Washington-area Catholic schools will celebrate a Mass Monday afternoon to bless the new school year, which begins Tuesday for the District and throughout the next two weeks for Maryland.
With a new superintendent, four new principals, two closures and a merger, it might be a long service.
The Archdiocese of Washington has been taking steps to stabilize its system since 2008, when it sold off seven Catholic schools to fix a $4 million deficit. Those schools became charters, which archdiocese spokesman Susan Gibbs calls “a one-time situation.”
Now, the archdiocese is funneling more money into tuition assistance. During the 2008 conversions, it offered just $860,000 in tuition assistance, or 5 percent of families’ need. The amount is now $5 million, or 21 percent of need, thanks to a new “needy students fund” created in late 2009 and funded primarily from private donors that will be used for its first full school year. Tuition ranges from about $4,500 to $7,500 for the 20 schools in the District and 78 in Maryland.
“For every dollar we put up for tuition, we see two dollars back from families, who can now afford to put their children in our seats,” Gibbs said.
Incoming Superintendent Deacon Bert L’Homme said financial recovery was on track. “I don’t think the system is unstable. The Catholic schools, like any schools, can always do better.”
Still, two closures and several close calls show the solution isn’t shatterproof. Holy Redeemer Catholic School, a poor, small school of about 130 students, closed after Congress discontinued the D.C. Opportunity Scholarship program. St.
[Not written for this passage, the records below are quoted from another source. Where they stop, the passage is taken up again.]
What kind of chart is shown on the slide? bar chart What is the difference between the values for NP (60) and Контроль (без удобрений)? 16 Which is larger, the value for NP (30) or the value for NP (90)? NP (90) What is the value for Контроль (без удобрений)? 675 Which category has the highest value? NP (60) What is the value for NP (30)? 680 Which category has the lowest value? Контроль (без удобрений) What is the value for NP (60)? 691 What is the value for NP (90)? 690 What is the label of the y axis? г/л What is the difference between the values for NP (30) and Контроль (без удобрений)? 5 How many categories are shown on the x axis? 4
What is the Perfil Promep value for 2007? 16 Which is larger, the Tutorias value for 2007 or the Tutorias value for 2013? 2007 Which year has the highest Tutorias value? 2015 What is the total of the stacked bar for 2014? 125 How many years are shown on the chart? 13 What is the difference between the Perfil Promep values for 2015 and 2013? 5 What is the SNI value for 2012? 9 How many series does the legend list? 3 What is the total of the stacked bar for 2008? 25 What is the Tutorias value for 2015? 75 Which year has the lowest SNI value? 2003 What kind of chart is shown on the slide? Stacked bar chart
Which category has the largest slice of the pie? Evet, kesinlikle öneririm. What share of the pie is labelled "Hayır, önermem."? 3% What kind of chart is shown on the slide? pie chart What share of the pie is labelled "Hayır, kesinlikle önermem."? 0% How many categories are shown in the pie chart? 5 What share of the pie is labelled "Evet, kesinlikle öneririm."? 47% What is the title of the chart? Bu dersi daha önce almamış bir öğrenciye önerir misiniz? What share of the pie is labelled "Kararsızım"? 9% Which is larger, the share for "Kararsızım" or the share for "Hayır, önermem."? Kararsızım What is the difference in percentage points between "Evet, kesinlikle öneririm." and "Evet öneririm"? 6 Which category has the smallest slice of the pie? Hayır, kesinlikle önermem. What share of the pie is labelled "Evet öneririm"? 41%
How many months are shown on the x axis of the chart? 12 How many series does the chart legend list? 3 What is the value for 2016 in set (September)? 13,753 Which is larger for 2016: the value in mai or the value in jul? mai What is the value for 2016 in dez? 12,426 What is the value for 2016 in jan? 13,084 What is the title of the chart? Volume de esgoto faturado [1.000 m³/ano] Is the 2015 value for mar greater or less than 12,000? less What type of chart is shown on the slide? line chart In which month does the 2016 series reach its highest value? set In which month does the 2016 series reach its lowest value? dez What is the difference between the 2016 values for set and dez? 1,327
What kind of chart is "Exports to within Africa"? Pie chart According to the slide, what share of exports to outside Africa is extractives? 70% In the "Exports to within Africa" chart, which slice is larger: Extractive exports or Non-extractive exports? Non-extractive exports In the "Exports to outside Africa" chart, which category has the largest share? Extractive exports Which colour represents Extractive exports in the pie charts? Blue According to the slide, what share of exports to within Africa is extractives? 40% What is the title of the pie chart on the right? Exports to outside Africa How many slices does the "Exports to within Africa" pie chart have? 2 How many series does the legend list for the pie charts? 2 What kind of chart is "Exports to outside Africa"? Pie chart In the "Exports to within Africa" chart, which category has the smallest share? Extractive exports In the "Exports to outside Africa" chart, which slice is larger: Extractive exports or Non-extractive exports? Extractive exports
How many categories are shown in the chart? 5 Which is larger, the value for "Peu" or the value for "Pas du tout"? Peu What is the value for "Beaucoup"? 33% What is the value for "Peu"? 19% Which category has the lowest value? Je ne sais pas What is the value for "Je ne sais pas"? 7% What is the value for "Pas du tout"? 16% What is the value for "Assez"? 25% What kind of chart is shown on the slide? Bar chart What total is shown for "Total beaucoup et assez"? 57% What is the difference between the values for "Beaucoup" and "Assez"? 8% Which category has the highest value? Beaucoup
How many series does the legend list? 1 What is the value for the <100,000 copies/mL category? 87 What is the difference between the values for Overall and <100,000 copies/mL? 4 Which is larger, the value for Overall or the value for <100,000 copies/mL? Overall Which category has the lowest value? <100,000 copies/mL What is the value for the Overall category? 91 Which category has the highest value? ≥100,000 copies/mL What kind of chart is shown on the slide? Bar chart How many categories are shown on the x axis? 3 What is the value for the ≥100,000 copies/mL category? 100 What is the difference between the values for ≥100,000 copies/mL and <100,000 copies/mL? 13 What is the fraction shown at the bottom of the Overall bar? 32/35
Hugh in Greenbelt closed for a second time because of declining enrollment and financial struggles.
St. Mark the Evangelist School in Hyattsville expected the past school year to be its last. Instead, it merged with St. Camillus School in Silver Spring to form the St. Francis International School. This year it will operate only on the St. Camillus campus, but hopes to expand to both within a few years.
Three of the four departing principals, as well as the outgoing superintendent, were promoted or offered national opportunities. The fourth, at Cardinal Hickey Academy in Owings, was a nun reassigned by her national order.
Catholic schools in Northern Virginia, run by the separate Diocese of Arlington, open Aug. 30.